Sunday Times

Children caught between warring parents

- — Dave Chambers

A CUSTODY case has shown what can happen to children whose parents are feuding.

Two girls, aged eight and 13, have been profoundly affected by their parents’ fights, the High Court in Pretoria heard, one ending up in hospital after refusing to eat. The children’s advocate, Corné Lindeque, told Judge Pierre Rabie, who was hearing an urgent custody applicatio­n from the girls’ mother, that they were “trapped in the middle”.

Both parents had badmouthed each other in front of the children. “The [mother] even used one of the daughters’ telephone to send messages to the [father]. This upset the daughter very much.”

Lindeque said the mother visited the girls unexpected­ly at school on August 1.

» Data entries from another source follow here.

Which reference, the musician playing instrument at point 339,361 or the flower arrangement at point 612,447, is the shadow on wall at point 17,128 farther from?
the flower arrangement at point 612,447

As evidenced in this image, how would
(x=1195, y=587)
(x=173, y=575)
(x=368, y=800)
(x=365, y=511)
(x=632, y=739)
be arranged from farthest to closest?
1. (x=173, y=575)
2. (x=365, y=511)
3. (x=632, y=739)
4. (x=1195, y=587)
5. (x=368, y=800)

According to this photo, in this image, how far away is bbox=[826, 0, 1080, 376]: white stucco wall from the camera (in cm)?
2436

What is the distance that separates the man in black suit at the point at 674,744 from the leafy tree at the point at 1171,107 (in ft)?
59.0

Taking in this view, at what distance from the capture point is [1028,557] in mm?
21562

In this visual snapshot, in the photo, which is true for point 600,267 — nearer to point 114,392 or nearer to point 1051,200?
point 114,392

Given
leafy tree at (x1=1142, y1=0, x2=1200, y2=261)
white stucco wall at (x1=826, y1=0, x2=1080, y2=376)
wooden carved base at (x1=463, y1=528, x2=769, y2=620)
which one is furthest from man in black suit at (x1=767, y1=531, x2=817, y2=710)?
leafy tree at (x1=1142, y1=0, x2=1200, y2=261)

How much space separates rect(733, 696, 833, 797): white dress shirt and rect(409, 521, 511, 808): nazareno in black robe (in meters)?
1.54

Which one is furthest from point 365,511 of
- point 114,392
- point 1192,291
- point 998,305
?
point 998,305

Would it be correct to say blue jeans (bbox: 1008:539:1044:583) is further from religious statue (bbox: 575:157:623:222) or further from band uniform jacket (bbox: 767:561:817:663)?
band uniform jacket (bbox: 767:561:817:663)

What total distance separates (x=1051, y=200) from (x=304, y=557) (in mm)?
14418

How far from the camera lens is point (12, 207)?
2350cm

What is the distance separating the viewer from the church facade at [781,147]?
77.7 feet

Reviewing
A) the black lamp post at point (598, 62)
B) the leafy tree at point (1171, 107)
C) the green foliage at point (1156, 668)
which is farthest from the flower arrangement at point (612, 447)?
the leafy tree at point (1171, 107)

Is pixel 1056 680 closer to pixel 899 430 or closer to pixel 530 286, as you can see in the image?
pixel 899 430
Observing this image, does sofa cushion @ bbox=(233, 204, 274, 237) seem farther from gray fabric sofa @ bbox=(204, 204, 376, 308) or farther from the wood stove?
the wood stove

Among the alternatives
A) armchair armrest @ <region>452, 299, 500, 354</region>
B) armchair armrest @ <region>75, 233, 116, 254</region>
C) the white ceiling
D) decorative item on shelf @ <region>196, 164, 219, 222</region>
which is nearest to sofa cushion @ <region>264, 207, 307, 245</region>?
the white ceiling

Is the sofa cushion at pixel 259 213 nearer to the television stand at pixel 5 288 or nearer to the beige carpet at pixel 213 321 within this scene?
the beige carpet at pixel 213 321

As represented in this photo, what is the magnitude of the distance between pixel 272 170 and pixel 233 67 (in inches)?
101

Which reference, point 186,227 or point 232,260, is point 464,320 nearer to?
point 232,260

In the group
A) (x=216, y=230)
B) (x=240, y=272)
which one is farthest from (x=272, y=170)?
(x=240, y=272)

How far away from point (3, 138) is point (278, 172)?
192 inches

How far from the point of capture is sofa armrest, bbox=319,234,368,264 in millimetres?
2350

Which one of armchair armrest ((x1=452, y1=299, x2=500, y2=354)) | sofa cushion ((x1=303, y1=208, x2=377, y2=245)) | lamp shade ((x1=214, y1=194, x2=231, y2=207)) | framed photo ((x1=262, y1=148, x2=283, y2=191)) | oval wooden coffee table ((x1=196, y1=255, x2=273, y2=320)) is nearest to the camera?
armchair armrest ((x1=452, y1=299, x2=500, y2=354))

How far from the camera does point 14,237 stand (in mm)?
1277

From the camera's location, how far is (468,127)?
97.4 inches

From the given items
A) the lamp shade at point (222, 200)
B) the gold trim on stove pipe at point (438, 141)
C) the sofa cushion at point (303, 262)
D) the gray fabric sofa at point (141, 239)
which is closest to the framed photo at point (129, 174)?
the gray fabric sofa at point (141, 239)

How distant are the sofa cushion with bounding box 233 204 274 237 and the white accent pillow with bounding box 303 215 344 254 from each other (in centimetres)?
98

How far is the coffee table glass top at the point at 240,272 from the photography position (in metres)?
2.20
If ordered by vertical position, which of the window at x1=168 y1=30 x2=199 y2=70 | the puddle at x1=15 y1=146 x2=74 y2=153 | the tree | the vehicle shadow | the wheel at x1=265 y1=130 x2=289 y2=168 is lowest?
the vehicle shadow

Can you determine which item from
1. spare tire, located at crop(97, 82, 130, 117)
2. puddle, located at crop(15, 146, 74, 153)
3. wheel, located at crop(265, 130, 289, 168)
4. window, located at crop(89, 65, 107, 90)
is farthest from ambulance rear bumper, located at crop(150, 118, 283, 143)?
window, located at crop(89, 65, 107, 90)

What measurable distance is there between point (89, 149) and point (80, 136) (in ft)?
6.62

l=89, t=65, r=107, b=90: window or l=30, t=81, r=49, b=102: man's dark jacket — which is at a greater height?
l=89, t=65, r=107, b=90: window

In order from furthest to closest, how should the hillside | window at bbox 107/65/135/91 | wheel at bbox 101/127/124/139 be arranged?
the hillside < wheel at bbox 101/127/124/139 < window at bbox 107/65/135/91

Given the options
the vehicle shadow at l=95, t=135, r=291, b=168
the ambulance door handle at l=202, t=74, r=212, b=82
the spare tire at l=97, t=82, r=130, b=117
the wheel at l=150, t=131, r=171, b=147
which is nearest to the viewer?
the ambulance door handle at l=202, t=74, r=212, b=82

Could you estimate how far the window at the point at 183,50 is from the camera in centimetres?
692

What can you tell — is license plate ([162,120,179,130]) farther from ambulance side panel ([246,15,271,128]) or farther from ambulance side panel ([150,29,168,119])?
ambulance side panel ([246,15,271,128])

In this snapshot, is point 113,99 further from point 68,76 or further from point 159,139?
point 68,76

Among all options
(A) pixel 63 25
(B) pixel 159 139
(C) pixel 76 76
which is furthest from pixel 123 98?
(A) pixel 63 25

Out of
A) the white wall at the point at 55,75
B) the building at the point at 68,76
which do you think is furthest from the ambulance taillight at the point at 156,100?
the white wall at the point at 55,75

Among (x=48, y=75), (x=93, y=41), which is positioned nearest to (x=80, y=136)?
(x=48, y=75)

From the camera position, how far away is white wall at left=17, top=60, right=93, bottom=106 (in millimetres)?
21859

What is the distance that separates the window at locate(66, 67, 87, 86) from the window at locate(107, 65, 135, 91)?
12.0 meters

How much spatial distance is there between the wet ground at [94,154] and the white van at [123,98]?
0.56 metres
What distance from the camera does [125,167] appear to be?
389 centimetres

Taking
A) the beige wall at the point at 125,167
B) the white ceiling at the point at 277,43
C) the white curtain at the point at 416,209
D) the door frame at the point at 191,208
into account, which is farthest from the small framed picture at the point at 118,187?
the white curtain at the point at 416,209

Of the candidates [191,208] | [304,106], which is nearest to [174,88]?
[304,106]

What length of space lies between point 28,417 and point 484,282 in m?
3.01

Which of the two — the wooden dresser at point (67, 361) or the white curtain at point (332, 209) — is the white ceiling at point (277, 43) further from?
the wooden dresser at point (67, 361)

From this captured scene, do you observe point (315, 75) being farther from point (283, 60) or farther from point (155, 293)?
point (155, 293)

“Both were concerned that she was going to remove them without [the father] knowing of it. She told the children that she was carrying pepper spray with her and that she was going to use it on [the father] should she come across him.”

Rabie said the children became “very nervous and anxious when [the mother] screams at them” and “are in fear that she would cause trouble at school and embarrass them by screaming”.

He added: “They also carry the burden of making plans in an attempt to keep the parents apart to avoid conflict.”

The father said in an affidavit that his wife had assaulted him, threatened suicide, pulled a knife on one of the children and threatened to leave South Africa with their daughters.

At a meeting in Lindeque’s office she threw herself on the floor crying hysterical­ly, the judge said. “The children, who were in an office close by, could hear her ravings and they were extremely upset.”

Rabie denied the mother’s custody request, saying they should stay with their father and have contact with the mother under supervisio­n of a social worker for two hours a week.